Items from a dataset
-- -- --
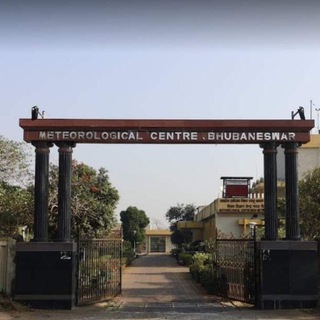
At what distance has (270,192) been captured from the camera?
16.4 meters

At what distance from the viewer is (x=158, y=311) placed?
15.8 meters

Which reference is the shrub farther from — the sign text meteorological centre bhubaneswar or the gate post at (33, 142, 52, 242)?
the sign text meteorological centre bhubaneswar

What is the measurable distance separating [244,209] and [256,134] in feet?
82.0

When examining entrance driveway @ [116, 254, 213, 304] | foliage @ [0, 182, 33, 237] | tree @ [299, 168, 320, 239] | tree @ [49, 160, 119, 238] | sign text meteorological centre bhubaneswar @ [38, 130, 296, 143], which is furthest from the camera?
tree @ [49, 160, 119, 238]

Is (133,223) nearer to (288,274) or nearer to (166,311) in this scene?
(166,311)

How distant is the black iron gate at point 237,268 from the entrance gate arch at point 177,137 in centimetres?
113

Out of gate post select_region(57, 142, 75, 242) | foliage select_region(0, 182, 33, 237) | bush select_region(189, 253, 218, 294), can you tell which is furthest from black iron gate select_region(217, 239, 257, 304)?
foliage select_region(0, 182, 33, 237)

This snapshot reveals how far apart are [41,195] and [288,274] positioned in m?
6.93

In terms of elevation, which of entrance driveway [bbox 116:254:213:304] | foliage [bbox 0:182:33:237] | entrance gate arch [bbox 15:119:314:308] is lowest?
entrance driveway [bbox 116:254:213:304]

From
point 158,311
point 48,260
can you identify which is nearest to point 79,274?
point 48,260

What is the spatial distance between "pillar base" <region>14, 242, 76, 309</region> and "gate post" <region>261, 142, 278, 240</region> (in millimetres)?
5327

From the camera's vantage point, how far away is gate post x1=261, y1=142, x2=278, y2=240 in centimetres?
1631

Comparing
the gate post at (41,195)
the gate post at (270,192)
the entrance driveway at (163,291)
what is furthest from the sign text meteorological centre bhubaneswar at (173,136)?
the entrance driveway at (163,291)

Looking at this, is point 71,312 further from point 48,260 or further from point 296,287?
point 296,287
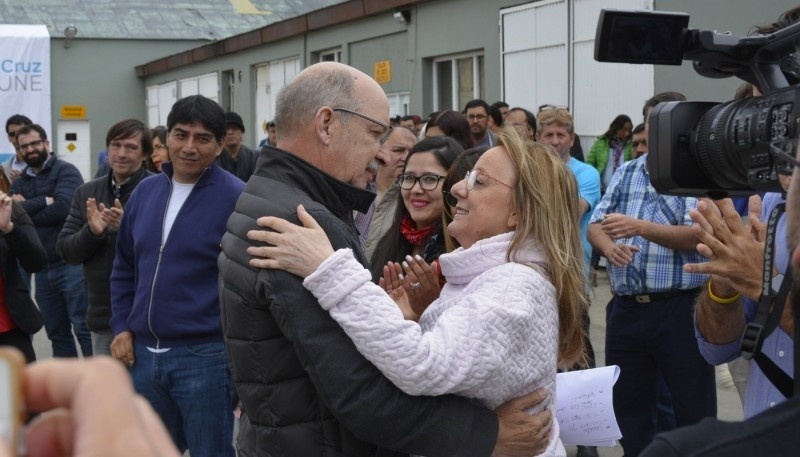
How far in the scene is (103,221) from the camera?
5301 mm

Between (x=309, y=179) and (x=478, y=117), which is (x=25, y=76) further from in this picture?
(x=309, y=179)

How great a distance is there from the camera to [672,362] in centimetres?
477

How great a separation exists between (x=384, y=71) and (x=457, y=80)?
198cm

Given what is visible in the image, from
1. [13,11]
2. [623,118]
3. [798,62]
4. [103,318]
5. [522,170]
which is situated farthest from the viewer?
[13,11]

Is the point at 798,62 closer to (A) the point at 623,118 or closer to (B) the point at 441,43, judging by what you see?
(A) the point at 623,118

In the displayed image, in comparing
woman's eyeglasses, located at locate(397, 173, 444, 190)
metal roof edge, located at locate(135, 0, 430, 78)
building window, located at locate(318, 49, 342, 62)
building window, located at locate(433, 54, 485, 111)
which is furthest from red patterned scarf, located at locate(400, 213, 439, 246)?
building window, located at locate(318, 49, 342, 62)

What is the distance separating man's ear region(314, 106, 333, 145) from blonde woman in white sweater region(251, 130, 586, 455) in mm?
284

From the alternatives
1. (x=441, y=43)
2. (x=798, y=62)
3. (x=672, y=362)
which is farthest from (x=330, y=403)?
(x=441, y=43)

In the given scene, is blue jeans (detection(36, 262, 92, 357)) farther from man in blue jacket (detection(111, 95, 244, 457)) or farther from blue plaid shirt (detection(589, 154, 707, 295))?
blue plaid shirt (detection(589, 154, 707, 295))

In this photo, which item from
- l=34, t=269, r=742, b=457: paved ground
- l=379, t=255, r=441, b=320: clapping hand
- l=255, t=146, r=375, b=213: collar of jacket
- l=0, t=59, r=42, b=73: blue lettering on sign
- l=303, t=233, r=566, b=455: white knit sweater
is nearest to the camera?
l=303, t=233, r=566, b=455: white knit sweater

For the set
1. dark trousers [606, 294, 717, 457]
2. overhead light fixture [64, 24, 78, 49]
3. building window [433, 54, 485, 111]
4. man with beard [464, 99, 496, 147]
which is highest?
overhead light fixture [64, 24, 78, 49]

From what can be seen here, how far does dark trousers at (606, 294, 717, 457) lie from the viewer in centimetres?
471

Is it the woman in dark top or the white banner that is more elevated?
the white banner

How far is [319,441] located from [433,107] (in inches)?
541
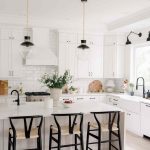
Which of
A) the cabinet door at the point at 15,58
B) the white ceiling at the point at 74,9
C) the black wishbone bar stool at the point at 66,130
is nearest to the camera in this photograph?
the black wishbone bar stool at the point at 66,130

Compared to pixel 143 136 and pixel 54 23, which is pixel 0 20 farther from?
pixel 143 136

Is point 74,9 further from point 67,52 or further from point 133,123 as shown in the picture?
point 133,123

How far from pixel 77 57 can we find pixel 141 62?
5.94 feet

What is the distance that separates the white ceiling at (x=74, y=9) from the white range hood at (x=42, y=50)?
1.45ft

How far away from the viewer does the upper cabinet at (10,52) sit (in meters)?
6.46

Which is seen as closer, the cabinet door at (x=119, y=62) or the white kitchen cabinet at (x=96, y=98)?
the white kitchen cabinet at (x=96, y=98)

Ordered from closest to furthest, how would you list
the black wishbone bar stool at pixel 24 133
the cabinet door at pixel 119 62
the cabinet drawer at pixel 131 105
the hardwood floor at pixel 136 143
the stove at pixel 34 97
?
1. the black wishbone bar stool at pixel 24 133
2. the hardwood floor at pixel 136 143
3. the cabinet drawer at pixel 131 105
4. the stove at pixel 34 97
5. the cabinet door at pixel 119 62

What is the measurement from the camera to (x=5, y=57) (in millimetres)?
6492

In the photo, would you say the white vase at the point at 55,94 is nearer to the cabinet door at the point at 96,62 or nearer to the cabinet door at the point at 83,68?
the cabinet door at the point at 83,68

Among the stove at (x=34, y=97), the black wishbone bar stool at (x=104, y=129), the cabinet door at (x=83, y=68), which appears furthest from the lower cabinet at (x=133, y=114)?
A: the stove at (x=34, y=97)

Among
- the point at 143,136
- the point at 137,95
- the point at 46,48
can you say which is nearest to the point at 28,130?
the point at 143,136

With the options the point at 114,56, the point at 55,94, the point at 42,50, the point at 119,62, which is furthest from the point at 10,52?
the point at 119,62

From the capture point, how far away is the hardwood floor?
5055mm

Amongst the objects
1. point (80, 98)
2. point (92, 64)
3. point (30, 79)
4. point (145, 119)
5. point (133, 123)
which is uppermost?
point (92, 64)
-- -- --
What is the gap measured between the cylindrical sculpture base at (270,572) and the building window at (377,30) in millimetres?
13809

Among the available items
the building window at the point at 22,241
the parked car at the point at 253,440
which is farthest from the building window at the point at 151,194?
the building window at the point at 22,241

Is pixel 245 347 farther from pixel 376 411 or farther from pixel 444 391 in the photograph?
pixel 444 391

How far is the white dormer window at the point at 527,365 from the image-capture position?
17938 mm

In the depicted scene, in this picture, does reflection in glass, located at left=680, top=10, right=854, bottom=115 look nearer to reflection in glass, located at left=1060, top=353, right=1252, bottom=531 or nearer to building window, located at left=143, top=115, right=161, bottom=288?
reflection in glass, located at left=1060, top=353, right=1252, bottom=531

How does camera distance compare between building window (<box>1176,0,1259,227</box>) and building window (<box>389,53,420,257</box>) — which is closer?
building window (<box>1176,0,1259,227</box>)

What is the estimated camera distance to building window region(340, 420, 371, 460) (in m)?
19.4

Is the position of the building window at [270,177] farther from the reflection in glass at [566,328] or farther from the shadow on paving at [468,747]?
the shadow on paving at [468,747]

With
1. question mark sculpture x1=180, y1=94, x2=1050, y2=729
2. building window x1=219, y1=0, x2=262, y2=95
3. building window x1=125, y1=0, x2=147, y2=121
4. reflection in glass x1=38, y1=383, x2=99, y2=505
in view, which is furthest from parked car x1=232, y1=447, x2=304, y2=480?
-- -- --
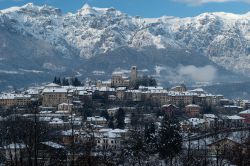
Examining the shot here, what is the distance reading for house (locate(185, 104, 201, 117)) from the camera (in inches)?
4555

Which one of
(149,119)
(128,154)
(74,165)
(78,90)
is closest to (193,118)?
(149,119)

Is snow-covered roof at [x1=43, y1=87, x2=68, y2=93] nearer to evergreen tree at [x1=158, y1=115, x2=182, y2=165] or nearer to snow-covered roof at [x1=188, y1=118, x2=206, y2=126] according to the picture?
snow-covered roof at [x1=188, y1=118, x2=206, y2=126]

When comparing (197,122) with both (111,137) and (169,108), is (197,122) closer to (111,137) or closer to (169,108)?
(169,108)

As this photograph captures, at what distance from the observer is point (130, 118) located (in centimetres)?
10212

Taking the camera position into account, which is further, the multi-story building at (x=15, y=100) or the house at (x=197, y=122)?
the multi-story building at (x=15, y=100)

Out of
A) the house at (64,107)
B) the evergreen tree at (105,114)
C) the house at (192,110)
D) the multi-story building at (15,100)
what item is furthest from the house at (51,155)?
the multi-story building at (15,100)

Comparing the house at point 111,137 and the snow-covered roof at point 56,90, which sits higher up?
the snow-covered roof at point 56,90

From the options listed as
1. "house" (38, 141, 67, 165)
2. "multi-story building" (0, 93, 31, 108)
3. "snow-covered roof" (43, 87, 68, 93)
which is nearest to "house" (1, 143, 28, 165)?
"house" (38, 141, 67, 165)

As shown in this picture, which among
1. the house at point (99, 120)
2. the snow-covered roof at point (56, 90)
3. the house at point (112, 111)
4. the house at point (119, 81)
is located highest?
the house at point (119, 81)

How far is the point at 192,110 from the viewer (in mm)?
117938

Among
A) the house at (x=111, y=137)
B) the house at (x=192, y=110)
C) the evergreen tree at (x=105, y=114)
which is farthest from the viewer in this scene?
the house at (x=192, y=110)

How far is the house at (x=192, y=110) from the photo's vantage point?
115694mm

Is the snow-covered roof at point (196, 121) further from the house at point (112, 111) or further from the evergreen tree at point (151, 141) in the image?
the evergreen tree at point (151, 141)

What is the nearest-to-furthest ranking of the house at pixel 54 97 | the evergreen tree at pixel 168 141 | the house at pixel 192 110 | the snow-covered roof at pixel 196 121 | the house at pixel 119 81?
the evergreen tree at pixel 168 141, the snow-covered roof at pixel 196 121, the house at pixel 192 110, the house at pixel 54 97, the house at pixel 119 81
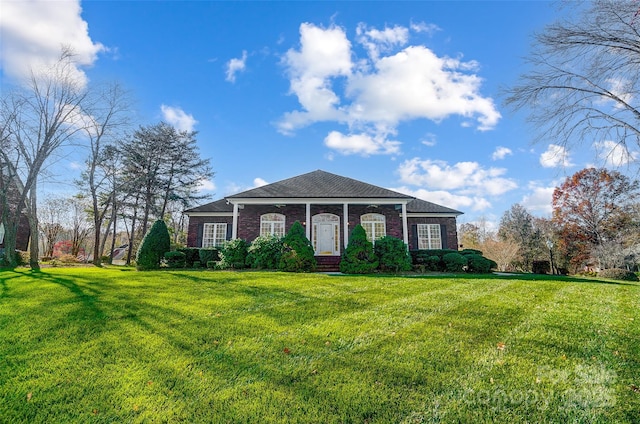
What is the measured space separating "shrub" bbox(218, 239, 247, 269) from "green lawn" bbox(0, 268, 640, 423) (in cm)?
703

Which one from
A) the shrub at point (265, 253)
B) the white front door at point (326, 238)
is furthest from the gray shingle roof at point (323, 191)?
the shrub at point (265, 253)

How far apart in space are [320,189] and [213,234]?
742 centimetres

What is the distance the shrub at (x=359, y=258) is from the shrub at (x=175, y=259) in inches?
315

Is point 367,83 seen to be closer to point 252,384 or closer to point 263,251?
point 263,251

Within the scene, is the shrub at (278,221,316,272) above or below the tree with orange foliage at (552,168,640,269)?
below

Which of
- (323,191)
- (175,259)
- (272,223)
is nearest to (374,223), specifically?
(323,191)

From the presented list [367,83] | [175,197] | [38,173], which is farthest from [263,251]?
-- -- --
Objective
Count the lines in the rows above that contain the word "millimetres". Reply with the number alone.

Final result
3